■ PROBLEM
Copy out the rows from the line with "Based on what" up to and including the line with "can be described", keeping every character unchanged.
[RECORDS TO PROCESS start]
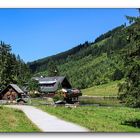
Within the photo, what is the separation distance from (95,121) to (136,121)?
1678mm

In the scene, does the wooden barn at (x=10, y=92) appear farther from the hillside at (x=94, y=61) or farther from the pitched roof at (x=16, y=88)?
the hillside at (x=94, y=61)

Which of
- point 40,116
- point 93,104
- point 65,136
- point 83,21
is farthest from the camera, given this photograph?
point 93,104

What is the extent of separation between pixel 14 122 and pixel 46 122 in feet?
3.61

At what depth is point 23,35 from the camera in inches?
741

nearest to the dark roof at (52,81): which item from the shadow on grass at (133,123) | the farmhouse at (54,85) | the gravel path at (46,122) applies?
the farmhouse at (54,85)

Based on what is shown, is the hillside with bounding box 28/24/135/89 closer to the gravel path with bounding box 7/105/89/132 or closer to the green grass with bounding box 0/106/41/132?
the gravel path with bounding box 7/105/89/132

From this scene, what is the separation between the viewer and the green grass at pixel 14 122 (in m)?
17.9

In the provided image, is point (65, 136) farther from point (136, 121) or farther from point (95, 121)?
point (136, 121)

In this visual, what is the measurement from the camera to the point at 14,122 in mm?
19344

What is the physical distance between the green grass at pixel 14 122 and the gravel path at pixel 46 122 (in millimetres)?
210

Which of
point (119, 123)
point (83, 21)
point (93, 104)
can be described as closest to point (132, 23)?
[RECORDS TO PROCESS end]
[RECORDS TO PROCESS start]
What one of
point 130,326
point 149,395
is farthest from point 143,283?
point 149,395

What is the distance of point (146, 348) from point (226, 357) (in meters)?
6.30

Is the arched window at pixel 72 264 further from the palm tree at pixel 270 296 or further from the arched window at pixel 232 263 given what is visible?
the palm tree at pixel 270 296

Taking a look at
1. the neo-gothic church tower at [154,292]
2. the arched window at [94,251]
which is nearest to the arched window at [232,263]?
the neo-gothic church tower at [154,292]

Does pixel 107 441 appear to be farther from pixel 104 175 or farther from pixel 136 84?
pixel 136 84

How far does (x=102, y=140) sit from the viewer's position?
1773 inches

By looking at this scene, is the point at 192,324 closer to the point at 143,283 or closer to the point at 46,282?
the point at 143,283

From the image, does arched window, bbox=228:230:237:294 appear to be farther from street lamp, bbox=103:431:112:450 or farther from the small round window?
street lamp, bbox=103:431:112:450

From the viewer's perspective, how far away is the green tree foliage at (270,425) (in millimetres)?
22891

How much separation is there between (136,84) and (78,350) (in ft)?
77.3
[RECORDS TO PROCESS end]
■ OUTPUT OF THE EXERCISE
Based on what is shown, is the hillside with bounding box 28/24/135/89 closer to the gravel path with bounding box 7/105/89/132 or closer to the green grass with bounding box 0/106/41/132?
the gravel path with bounding box 7/105/89/132

From this scene, what is the separation between the viewer and the green grass at pixel 14 122 (in m)?
17.9

In the provided image, is point (65, 136) farther from point (136, 121) or farther from point (95, 121)?
point (136, 121)

In this visual, what is the measurement from the camera to the point at 14,122 in mm?
19344

What is the physical distance between the green grass at pixel 14 122 and the gravel path at pixel 46 122 (in millimetres)?
210

Which of
point (119, 123)
point (83, 21)
point (93, 104)
can be described as closest to point (132, 23)?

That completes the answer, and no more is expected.